_About this task_.
Set down all of the entries precisely as they were written.

_Data records_.
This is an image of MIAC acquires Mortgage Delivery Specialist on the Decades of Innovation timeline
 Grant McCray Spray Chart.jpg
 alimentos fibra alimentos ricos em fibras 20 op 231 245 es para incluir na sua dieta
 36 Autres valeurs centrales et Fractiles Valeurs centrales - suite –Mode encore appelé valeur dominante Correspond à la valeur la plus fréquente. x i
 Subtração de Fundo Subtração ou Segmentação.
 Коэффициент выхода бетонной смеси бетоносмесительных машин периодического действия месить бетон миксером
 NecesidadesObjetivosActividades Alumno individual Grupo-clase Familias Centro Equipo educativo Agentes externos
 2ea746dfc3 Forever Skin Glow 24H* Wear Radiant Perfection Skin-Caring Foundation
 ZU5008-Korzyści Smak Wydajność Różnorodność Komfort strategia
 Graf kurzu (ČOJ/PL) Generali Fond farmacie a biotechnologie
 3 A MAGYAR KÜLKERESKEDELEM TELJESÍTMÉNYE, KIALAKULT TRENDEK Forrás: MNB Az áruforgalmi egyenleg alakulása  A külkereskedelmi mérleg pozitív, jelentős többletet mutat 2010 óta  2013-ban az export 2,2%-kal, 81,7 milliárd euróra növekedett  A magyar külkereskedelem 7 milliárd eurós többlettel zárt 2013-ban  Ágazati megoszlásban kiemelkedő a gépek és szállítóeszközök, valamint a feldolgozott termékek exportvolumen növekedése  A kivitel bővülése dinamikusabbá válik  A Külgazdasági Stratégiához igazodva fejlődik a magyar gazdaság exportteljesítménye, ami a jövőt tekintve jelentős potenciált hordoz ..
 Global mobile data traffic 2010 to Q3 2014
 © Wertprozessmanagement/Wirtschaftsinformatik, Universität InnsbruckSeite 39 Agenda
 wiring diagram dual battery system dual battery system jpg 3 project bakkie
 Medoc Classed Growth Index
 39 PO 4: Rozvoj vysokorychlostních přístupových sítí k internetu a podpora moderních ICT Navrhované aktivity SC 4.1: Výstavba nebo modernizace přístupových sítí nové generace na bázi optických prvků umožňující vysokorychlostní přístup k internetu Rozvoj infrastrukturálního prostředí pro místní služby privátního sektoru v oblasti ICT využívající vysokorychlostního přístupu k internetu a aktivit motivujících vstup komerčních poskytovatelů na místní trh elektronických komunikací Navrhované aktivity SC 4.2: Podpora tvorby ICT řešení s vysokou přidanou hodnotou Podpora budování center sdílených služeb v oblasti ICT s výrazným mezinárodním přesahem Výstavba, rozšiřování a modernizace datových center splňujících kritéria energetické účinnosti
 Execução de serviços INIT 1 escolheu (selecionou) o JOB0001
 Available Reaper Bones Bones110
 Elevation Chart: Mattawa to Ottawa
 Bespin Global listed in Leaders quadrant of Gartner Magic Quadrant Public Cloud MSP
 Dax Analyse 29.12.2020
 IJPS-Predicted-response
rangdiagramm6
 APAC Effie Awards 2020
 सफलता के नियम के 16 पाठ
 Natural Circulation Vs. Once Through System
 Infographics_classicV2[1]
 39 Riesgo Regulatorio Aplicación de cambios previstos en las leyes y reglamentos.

_Output of the task_.
This is an image of MIAC acquires Mortgage Delivery Specialist on the Decades of Innovation timeline
 Grant McCray Spray Chart.jpg
 alimentos fibra alimentos ricos em fibras 20 op 231 245 es para incluir na sua dieta
 36 Autres valeurs centrales et Fractiles Valeurs centrales - suite –Mode encore appelé valeur dominante Correspond à la valeur la plus fréquente. x i
 Subtração de Fundo Subtração ou Segmentação.
 Коэффициент выхода бетонной смеси бетоносмесительных машин периодического действия месить бетон миксером
 NecesidadesObjetivosActividades Alumno individual Grupo-clase Familias Centro Equipo educativo Agentes externos
 2ea746dfc3 Forever Skin Glow 24H* Wear Radiant Perfection Skin-Caring Foundation
 ZU5008-Korzyści Smak Wydajność Różnorodność Komfort strategia
 Graf kurzu (ČOJ/PL) Generali Fond farmacie a biotechnologie
 3 A MAGYAR KÜLKERESKEDELEM TELJESÍTMÉNYE, KIALAKULT TRENDEK Forrás: MNB Az áruforgalmi egyenleg alakulása  A külkereskedelmi mérleg pozitív, jelentős többletet mutat 2010 óta  2013-ban az export 2,2%-kal, 81,7 milliárd euróra növekedett  A magyar külkereskedelem 7 milliárd eurós többlettel zárt 2013-ban  Ágazati megoszlásban kiemelkedő a gépek és szállítóeszközök, valamint a feldolgozott termékek exportvolumen növekedése  A kivitel bővülése dinamikusabbá válik  A Külgazdasági Stratégiához igazodva fejlődik a magyar gazdaság exportteljesítménye, ami a jövőt tekintve jelentős potenciált hordoz ..
 Global mobile data traffic 2010 to Q3 2014
 © Wertprozessmanagement/Wirtschaftsinformatik, Universität InnsbruckSeite 39 Agenda
 wiring diagram dual battery system dual battery system jpg 3 project bakkie
 Medoc Classed Growth Index
 39 PO 4: Rozvoj vysokorychlostních přístupových sítí k internetu a podpora moderních ICT Navrhované aktivity SC 4.1: Výstavba nebo modernizace přístupových sítí nové generace na bázi optických prvků umožňující vysokorychlostní přístup k internetu Rozvoj infrastrukturálního prostředí pro místní služby privátního sektoru v oblasti ICT využívající vysokorychlostního přístupu k internetu a aktivit motivujících vstup komerčních poskytovatelů na místní trh elektronických komunikací Navrhované aktivity SC 4.2: Podpora tvorby ICT řešení s vysokou přidanou hodnotou Podpora budování center sdílených služeb v oblasti ICT s výrazným mezinárodním přesahem Výstavba, rozšiřování a modernizace datových center splňujících kritéria energetické účinnosti
 Execução de serviços INIT 1 escolheu (selecionou) o JOB0001
 Available Reaper Bones Bones110
 Elevation Chart: Mattawa to Ottawa
 Bespin Global listed in Leaders quadrant of Gartner Magic Quadrant Public Cloud MSP
 Dax Analyse 29.12.2020
 IJPS-Predicted-response
rangdiagramm6
 APAC Effie Awards 2020
 सफलता के नियम के 16 पाठ
 Natural Circulation Vs. Once Through System
 Infographics_classicV2[1]
 39 Riesgo Regulatorio Aplicación de cambios previstos en las leyes y reglamentos.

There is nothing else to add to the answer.